Task requirements: Write out exactly the lines from the first line of the records below through the line that contains "common name: western chipmunks", and stop there.

Information supplied:

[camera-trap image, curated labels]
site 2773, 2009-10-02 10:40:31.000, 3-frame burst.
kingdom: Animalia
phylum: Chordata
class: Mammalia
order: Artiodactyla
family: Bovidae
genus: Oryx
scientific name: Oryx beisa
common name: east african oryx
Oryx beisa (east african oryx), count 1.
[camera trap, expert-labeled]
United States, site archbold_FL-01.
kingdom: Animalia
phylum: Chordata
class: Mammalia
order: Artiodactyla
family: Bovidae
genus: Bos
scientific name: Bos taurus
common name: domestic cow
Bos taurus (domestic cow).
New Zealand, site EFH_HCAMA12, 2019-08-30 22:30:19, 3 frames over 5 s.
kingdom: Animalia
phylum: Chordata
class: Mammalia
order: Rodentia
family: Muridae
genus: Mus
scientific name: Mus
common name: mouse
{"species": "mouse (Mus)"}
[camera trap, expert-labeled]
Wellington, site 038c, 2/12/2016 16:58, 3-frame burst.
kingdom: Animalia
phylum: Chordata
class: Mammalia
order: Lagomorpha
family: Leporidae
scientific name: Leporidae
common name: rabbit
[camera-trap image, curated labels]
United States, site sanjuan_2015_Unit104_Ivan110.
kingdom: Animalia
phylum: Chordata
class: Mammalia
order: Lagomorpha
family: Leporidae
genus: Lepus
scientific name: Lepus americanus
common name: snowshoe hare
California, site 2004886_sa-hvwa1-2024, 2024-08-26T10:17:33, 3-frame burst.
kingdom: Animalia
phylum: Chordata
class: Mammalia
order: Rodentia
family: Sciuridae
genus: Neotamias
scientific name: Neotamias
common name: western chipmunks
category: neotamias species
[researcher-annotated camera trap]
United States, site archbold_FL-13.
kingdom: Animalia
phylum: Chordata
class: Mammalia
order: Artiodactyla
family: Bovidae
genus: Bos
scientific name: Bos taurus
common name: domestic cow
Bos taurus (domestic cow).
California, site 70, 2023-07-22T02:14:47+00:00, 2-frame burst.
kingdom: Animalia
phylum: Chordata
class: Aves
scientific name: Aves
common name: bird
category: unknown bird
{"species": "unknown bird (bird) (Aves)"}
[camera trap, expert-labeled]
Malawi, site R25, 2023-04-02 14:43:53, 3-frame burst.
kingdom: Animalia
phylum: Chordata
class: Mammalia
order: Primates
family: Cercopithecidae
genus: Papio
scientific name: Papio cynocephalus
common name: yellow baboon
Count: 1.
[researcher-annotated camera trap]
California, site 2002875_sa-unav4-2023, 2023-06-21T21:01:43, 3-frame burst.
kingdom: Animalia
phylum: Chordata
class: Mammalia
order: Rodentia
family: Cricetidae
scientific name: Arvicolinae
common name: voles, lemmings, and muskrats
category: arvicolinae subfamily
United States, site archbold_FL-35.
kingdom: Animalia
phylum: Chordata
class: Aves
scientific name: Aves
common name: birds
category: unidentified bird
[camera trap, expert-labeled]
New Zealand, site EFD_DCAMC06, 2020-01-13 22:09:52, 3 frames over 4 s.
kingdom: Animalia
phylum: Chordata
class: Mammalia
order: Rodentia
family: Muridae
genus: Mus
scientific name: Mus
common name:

Task output:
[camera-trap image, curated labels]
site 2773, 2009-10-02 10:40:31.000, 3-frame burst.
kingdom: Animalia
phylum: Chordata
class: Mammalia
order: Artiodactyla
family: Bovidae
genus: Oryx
scientific name: Oryx beisa
common name: east african oryx
Oryx beisa (east african oryx), count 1.
[camera trap, expert-labeled]
United States, site archbold_FL-01.
kingdom: Animalia
phylum: Chordata
class: Mammalia
order: Artiodactyla
family: Bovidae
genus: Bos
scientific name: Bos taurus
common name: domestic cow
Bos taurus (domestic cow).
New Zealand, site EFH_HCAMA12, 2019-08-30 22:30:19, 3 frames over 5 s.
kingdom: Animalia
phylum: Chordata
class: Mammalia
order: Rodentia
family: Muridae
genus: Mus
scientific name: Mus
common name: mouse
{"species": "mouse (Mus)"}
[camera trap, expert-labeled]
Wellington, site 038c, 2/12/2016 16:58, 3-frame burst.
kingdom: Animalia
phylum: Chordata
class: Mammalia
order: Lagomorpha
family: Leporidae
scientific name: Leporidae
common name: rabbit
[camera-trap image, curated labels]
United States, site sanjuan_2015_Unit104_Ivan110.
kingdom: Animalia
phylum: Chordata
class: Mammalia
order: Lagomorpha
family: Leporidae
genus: Lepus
scientific name: Lepus americanus
common name: snowshoe hare
California, site 2004886_sa-hvwa1-2024, 2024-08-26T10:17:33, 3-frame burst.
kingdom: Animalia
phylum: Chordata
class: Mammalia
order: Rodentia
family: Sciuridae
genus: Neotamias
scientific name: Neotamias
common name: western chipmunks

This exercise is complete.